Monday, April 6, 2015

Iceland: SE from Thorsmork

I've noticed a funny thing regarding post-race alcohol. I'm not a big drinker, and on a typical day, three or four beers would put me totally down for the count. After hard races, though, I seem to be largely unaffected by alcohol. I can only surmise that one of two possibilities is responsible for this: first, the body is so desperate for calories and nourishment that any intake is converted, Mr. Fusion-style, into Sparkling Unicorns and whatever other nutrients fend off death. The second possibility is that the body is in so much pain that the effects of alcohol can't even come close to chipping away at the enormity of it, much like shooting at a tank with a BB gun, and that the pain centers of the brain don't even begin to register the onslaught.

In any case, three beers deep, we pack up after the race and admire the Joe/Svein fording skills at a couple dozen river crossings, and then we are footloose and fancy free for the next few days. Most racers are returning to Reykjavik, but Joe and Svein have broken free for some sightseeing and we're all pretty excited to go get amongst it.


Near þórsmörk

The weather has finally cleared a fair amount (could've used that during the race...), and we're rapidly aware that we're surrounded by a stunning environment. All glacial and volcanic, green-smeared sharp black mountains plunge straight down to raging braided riverbeds. In every direction.


Also near þórsmörk

Once we're out on the ring road (only real highway in the country), we quickly fall victim to Sightseeing Attention Deficit Disorder. This is a part of the country that Svein hasn't spent much time in, so he's as curious to see stuff as we are, and the end result is screeching to a halt damn near every time we round a corner because some [cliff, waterfall, glacier, etc] displays impossible attributes and we have to stop Right Now.


At some random roadside waterfall; hard to tell that we ran 55km today!

Iceland is tiny: it's about the size of Kentucky (thank you, Wolfram Alpha), but it's got so much natural wonder packed into it that it'd take us years and years to feel like we've seen it all.

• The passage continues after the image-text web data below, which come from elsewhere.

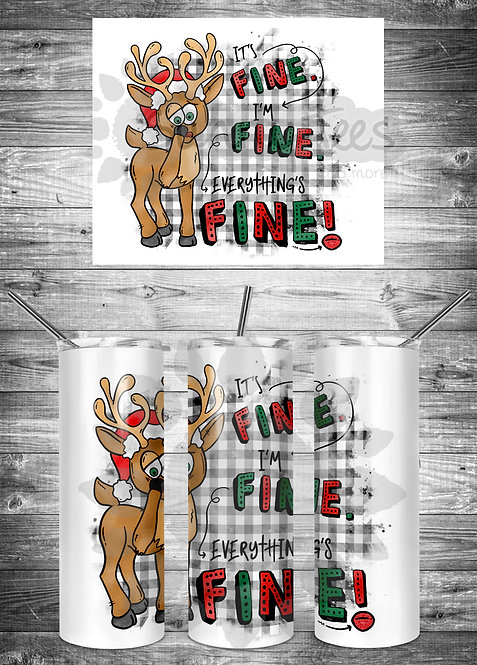 I'm Fine Rudolph Tumbler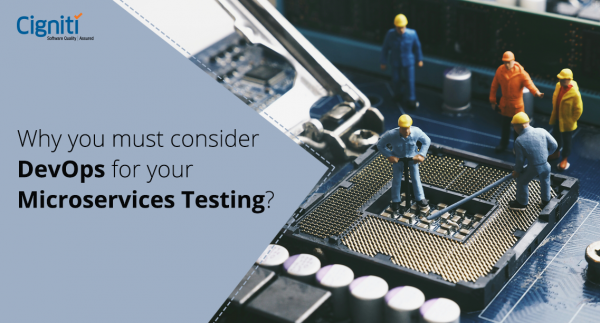 Why you must consider DevOps for your Microservices Testing?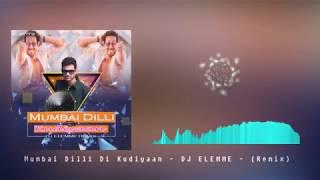 Gambar cover Mumbai Dilli Di Kudiyaan  DJ ELEMME  ( Remix )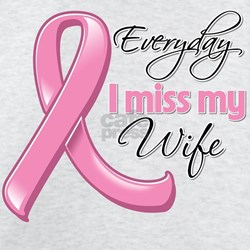 Miss My Wife Breast Cancer T-Shirt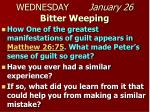 wednesday january 26 bitter weeping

This is due in no small part to the fact that a lot of the amazing stuff is quite difficult to access, which is good, because paved roads and parking lots are the devil's playthings.

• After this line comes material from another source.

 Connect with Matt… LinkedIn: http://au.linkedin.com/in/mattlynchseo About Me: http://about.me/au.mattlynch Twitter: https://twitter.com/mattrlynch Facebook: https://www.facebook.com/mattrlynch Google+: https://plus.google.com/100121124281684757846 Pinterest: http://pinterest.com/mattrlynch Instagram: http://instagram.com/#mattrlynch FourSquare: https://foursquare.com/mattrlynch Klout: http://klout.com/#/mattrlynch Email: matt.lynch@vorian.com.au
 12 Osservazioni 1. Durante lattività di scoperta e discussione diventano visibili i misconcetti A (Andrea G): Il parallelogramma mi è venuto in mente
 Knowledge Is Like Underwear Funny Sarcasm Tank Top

Bonus points for finding Svein

One of the mandatory stops is at Skógafoss, but by now we're nearly nonplussed by yet another gigantic roadside waterfall. One bummer is that there's a neat-looking trail up the side of the waterfall, but Ethel and I are not exactly in fightin' shape, so making it to the base of the fall seems like enough of a triumph.


Skógafoss selfies


Skógafoss

And of course, every turn down a side road brings new jewels. It's apparent to me that we're barely scratching the surface, and this is one of the eternal dilemmas that comes with traveling for races. Before a race, you want to stay off your legs and stay fresh, which is largely incompatible with tramping around a foreign land. After a race, stepping up onto a curb is a Big Task and you're too shattered to do much besides spoon Nutella into your gob, which is also largely incompatible with exploration.


This is a single frame from the middle of the pano below...unreal green


Much green (click for bigger)

There's really only one solution to this: flyaway races should be part of ~6wk holidays, such that there's ample time to race well, recover well, and still see the dang place. I'm currently accepting applications from patrons who commiserate with me, and I've also mentioned this to my boss, but somehow things are not happening at quite the pace I expected :)

The next few posts will be full of our hobbling adventures throughout various parts of this spectacular country. Despite my whinging, we did manage to pack a fair amount into our twelve days there!